---------- GIVEN RECORDS ----------
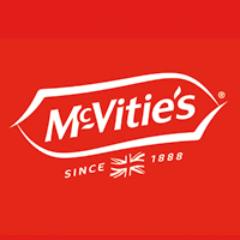@McVitiesFR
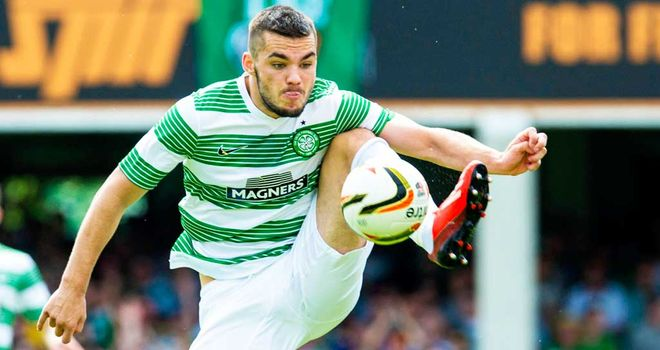 Tony Watt: Celtic striker set for move back to Belgium
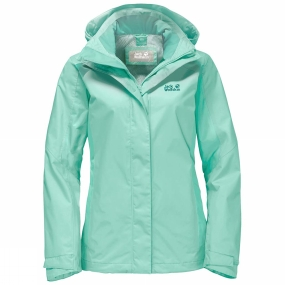Jack Wolfskin Jack Wolfskin Womens The Esmeraldas Jacket Pale Mint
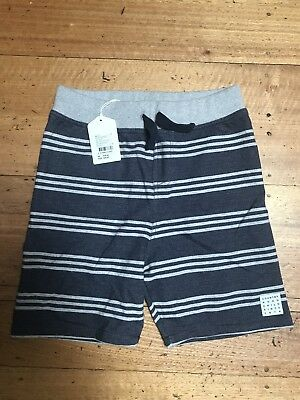 Country Road Boys Shorts Size 12 new With Tags
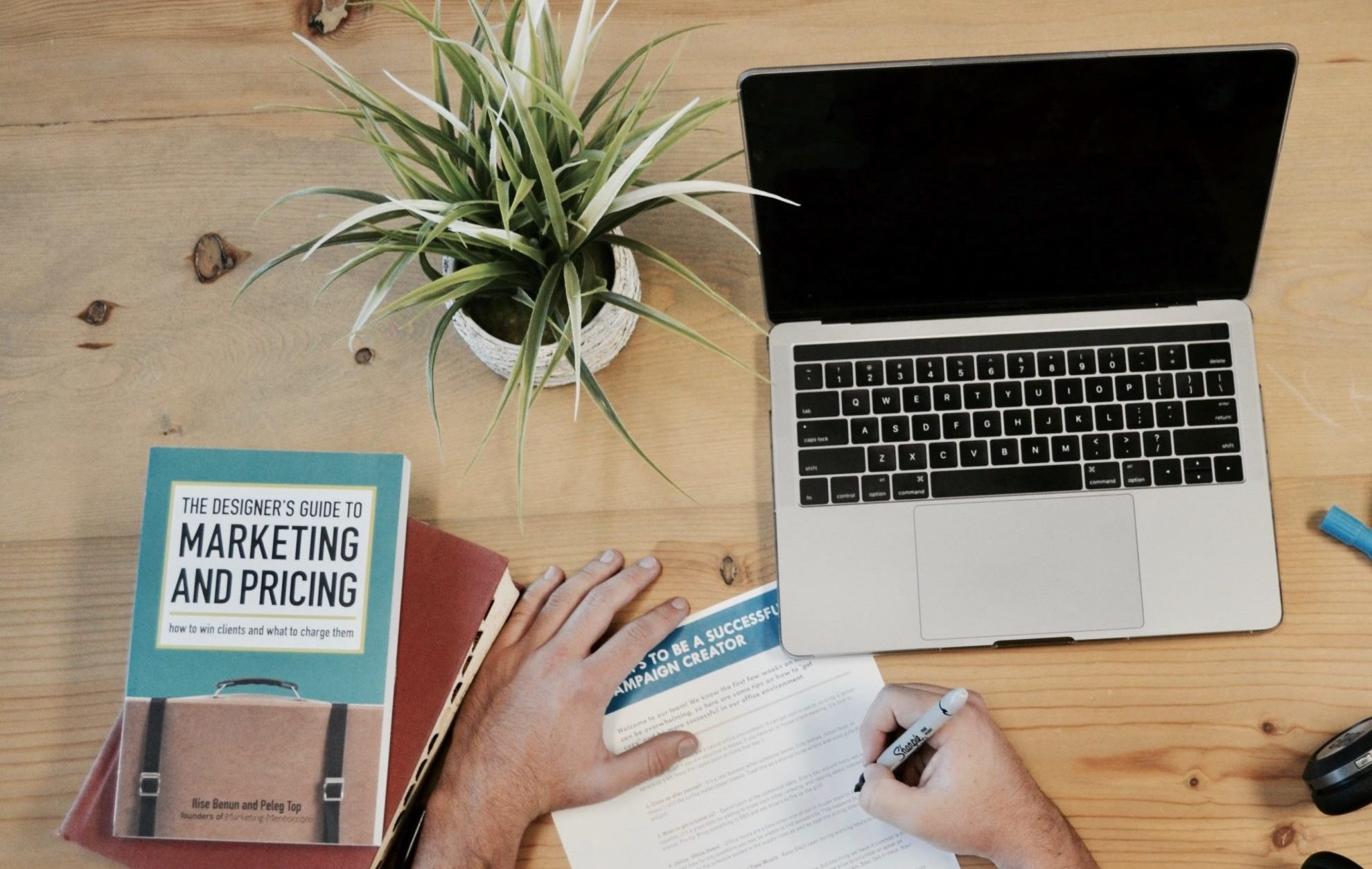 Workshop Online-Marketing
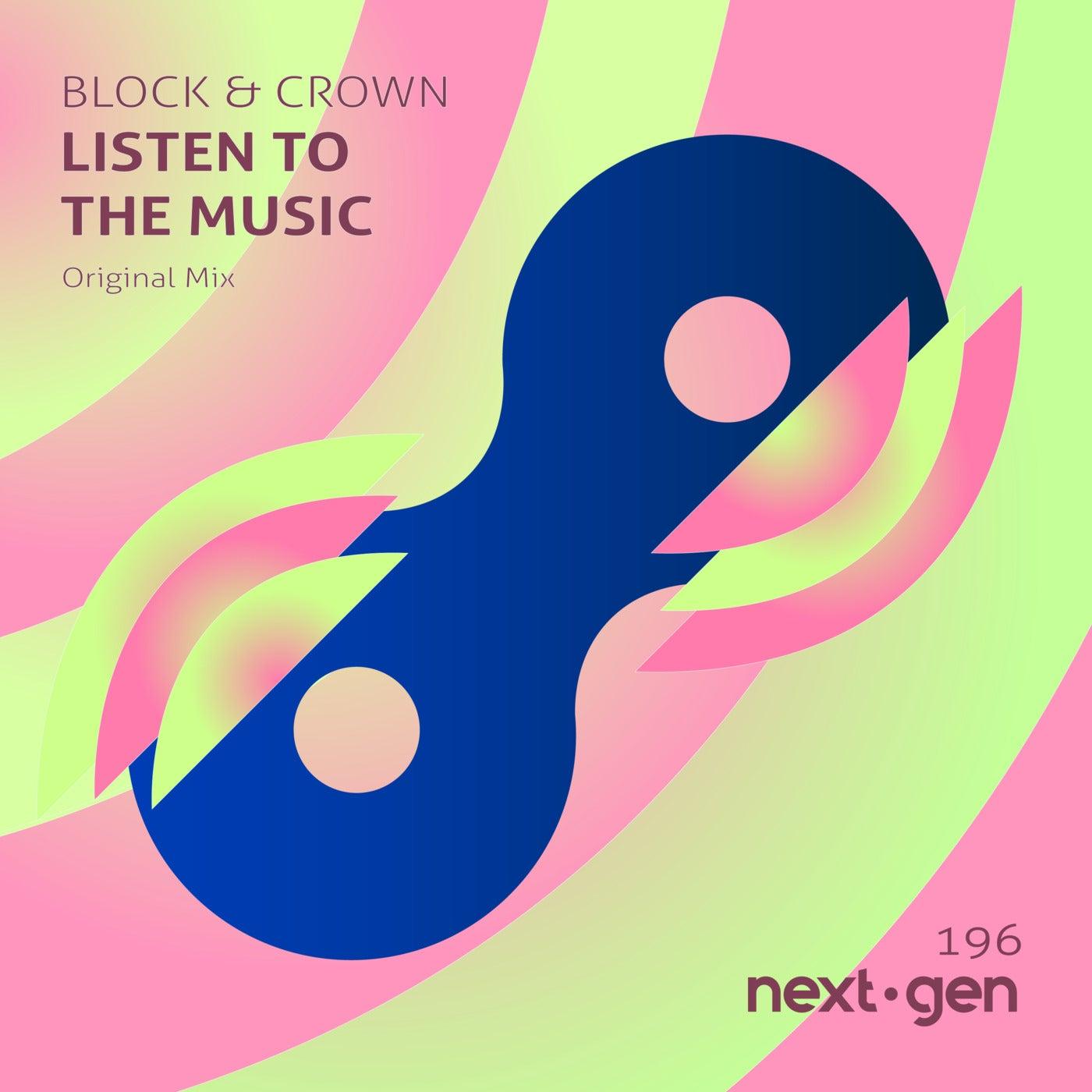 Listen To The Music (Original Mix)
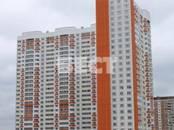 Квартиры,  Московская область Химки, цена 7 190 000 рублей, Фото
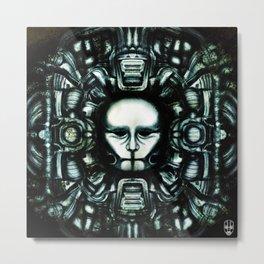 DreamMachine Metal Print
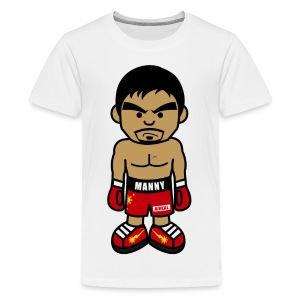 Angry Manny Kids Tee Shirt by AiReal Apparel - Kids' Premium T-Shirt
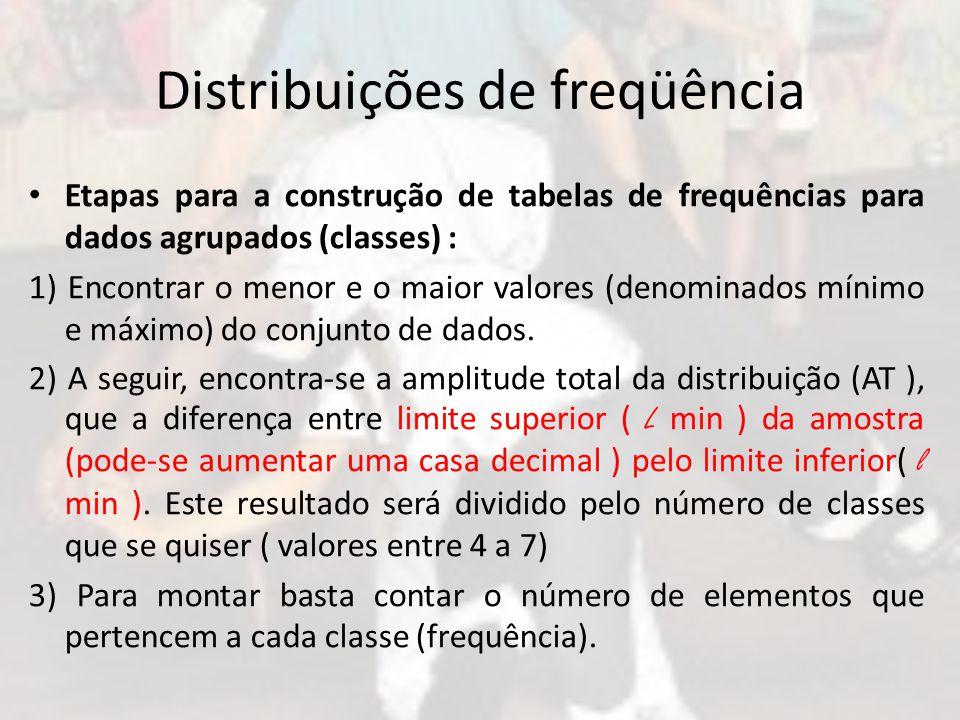 Distribuições de freqüência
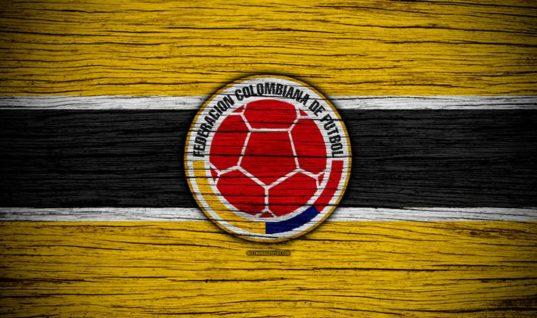 Прогноз на Колумбия - Япония 19 июня 2018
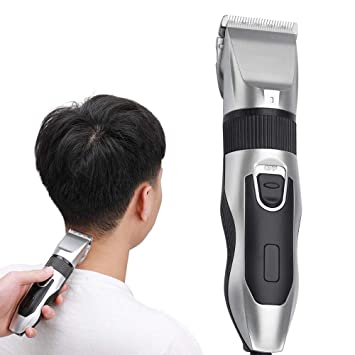Amazon Com Mens Hair Clippers Anstop Professional Hair Trimmer Hair Clippers Cordless Haircut Machine Barber Shavers Rechargeable Hair Cutting Tools Silver Beauty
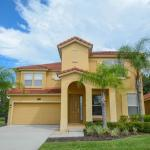 Bella Vida-Vhc Bvh7 1191 Holiday Home,  Kissimmee
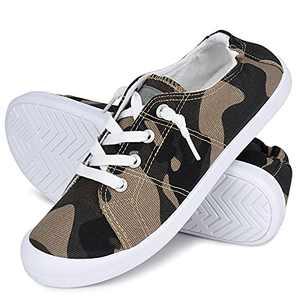 JENN ARDOR Women's Canvas Shoes Low Top Classic Slip-On Lightweight Comfort Fashion Sneakers for Walking Camo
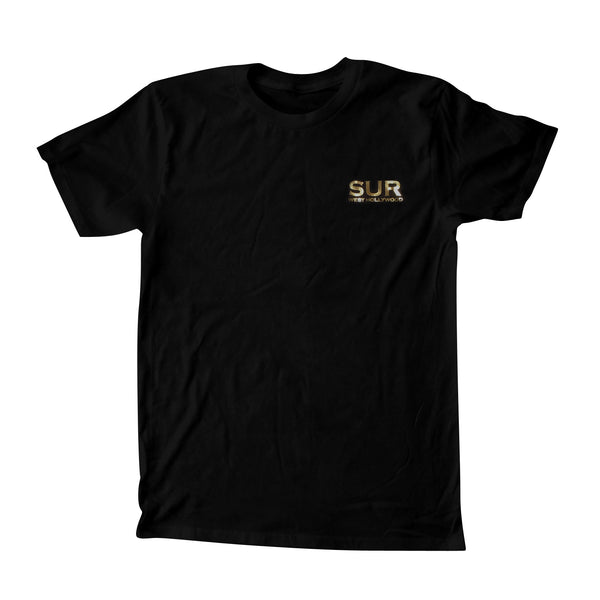 SUR T-Shirt Gold Foiled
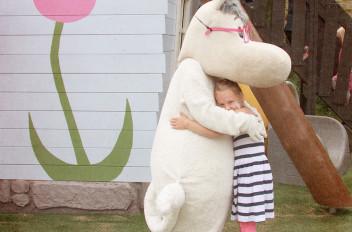 A Moomin hug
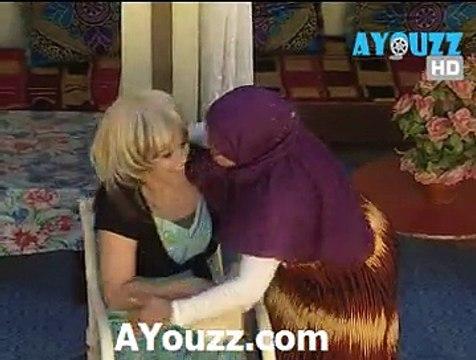 Film Tachlhit 2016 Tamokrist ghokns omokris v2 - Film Amazigh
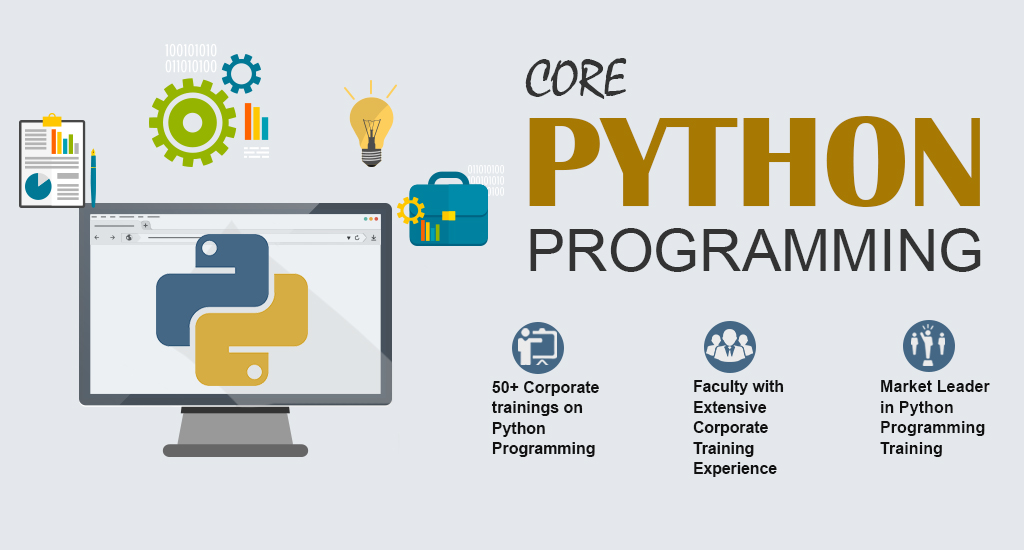 Best Python development and training in kanpur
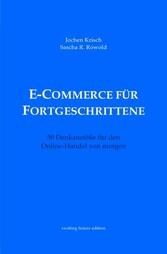E-Commerce für Fortgeschrittene - 50 Denkanstöß...
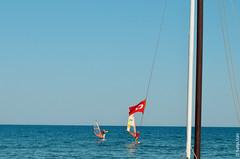 (Nadya Mars) Tags: autumn hot fall flag trkiye september antalya sail kemer parachute beldibi themediterranean themediterraneansea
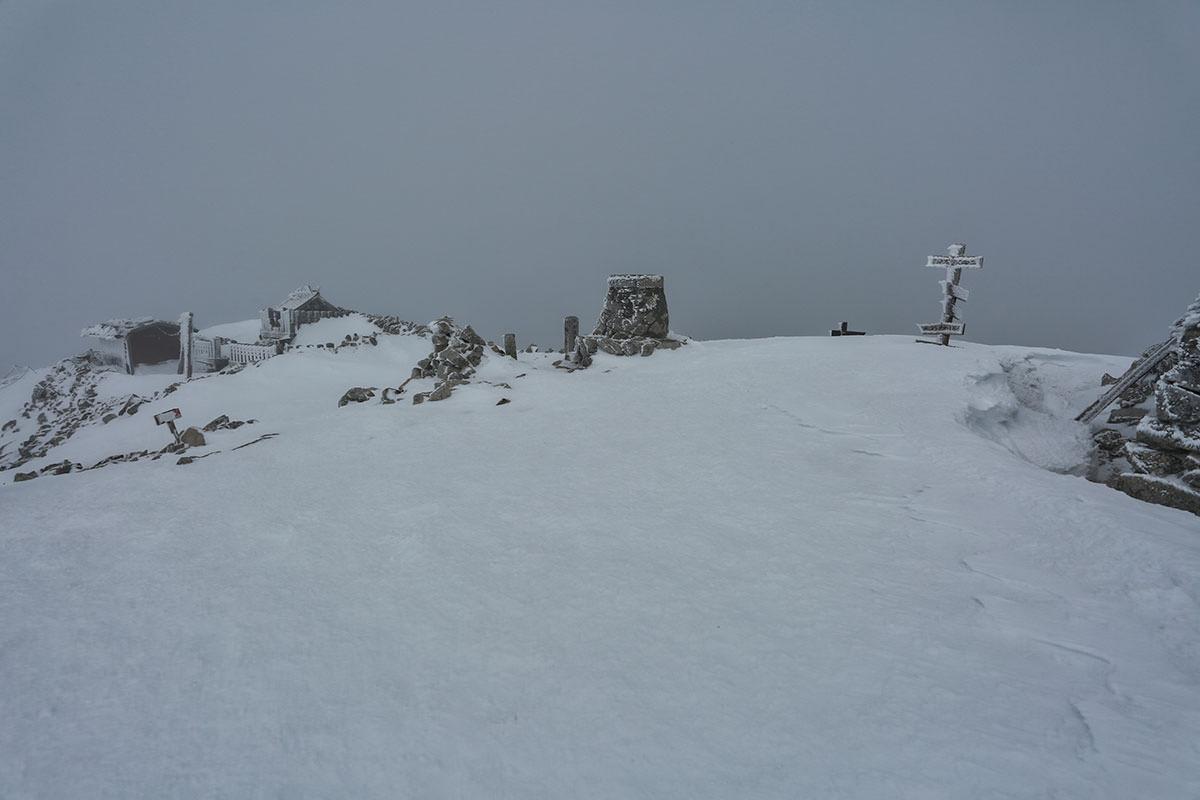 木曽駒ヶ岳山頂到着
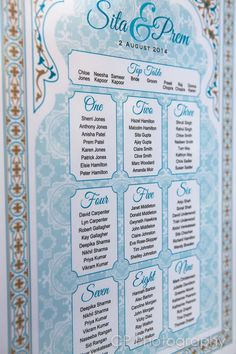 Stunning Asian table plan, to seat your guests in style.  Available in colours to match your theme by wwww.fuschiadesigns.co.uk.
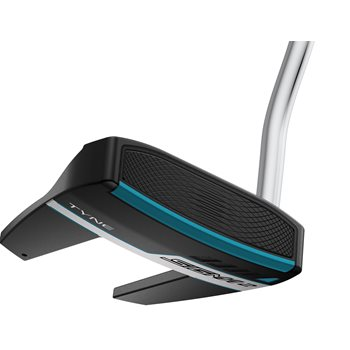 Ping Sigma 2 Tyne Stealth Putter Golf Club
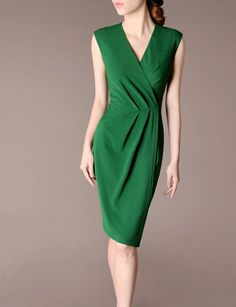 Dress for Women, Evening Cocktail Party On Sale, Midnight Green, polyestere, 2017, 8 P.A.R.O.S.H.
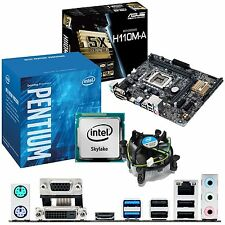 Intel Pentium g4400 3.3ghz & ASUS h110m-a - CPU scheda madre & Bundle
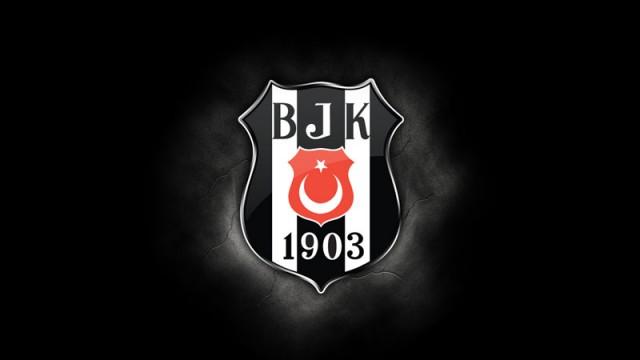 Beşiktaş'tan Cisse ve Sako açıklaması
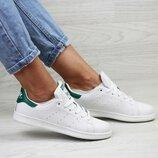 Кроссовки женские Adidas Stan Smith white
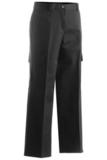Women's Flat Front Cargo Pant Black Thumbnail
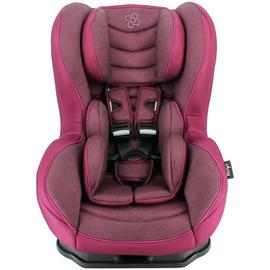 Migo Groseille Platinum Group 0/1/2 Car Seat - Plum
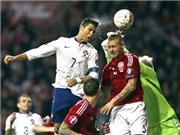 Ronaldo, người hùng bất đắc dĩ
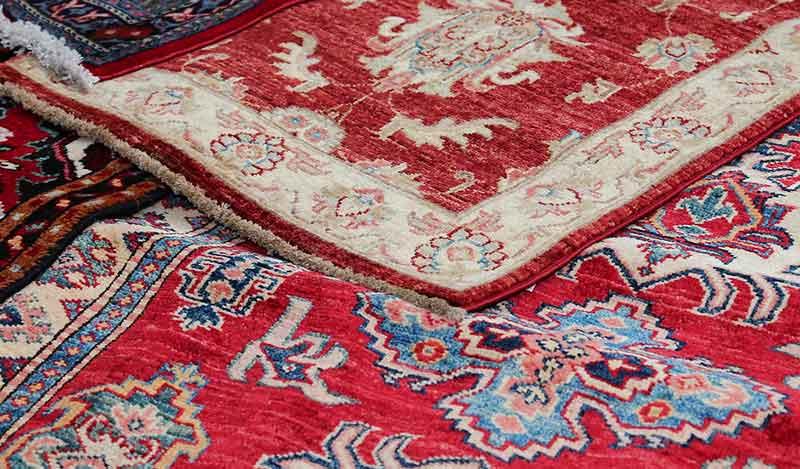 قالیشویی در عظیمیه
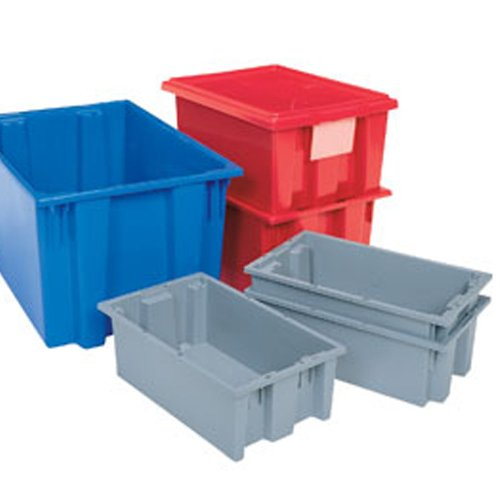 Akro-Mils Akro-Grid Label Holders For Dividable Containers - Fits Container 44151, 44152, 44153, 44345, 44154, 44410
----------
Give again, word for word, every line from the top of the data through the line with "Amazon Com Mens", both ends included, and exclude the pictures.

@McVitiesFR
 Tony Watt: Celtic striker set for move back to Belgium
Jack Wolfskin Jack Wolfskin Womens The Esmeraldas Jacket Pale Mint
 Country Road Boys Shorts Size 12 new With Tags
 Workshop Online-Marketing
 Listen To The Music (Original Mix)
 Квартиры,  Московская область Химки, цена 7 190 000 рублей, Фото
 DreamMachine Metal Print
 Angry Manny Kids Tee Shirt by AiReal Apparel - Kids' Premium T-Shirt
 Distribuições de freqüência
 Прогноз на Колумбия - Япония 19 июня 2018
Amazon Com Mens Hair Clippers Anstop Professional Hair Trimmer Hair Clippers Cordless Haircut Machine Barber Shavers Rechargeable Hair Cutting Tools Silver Beauty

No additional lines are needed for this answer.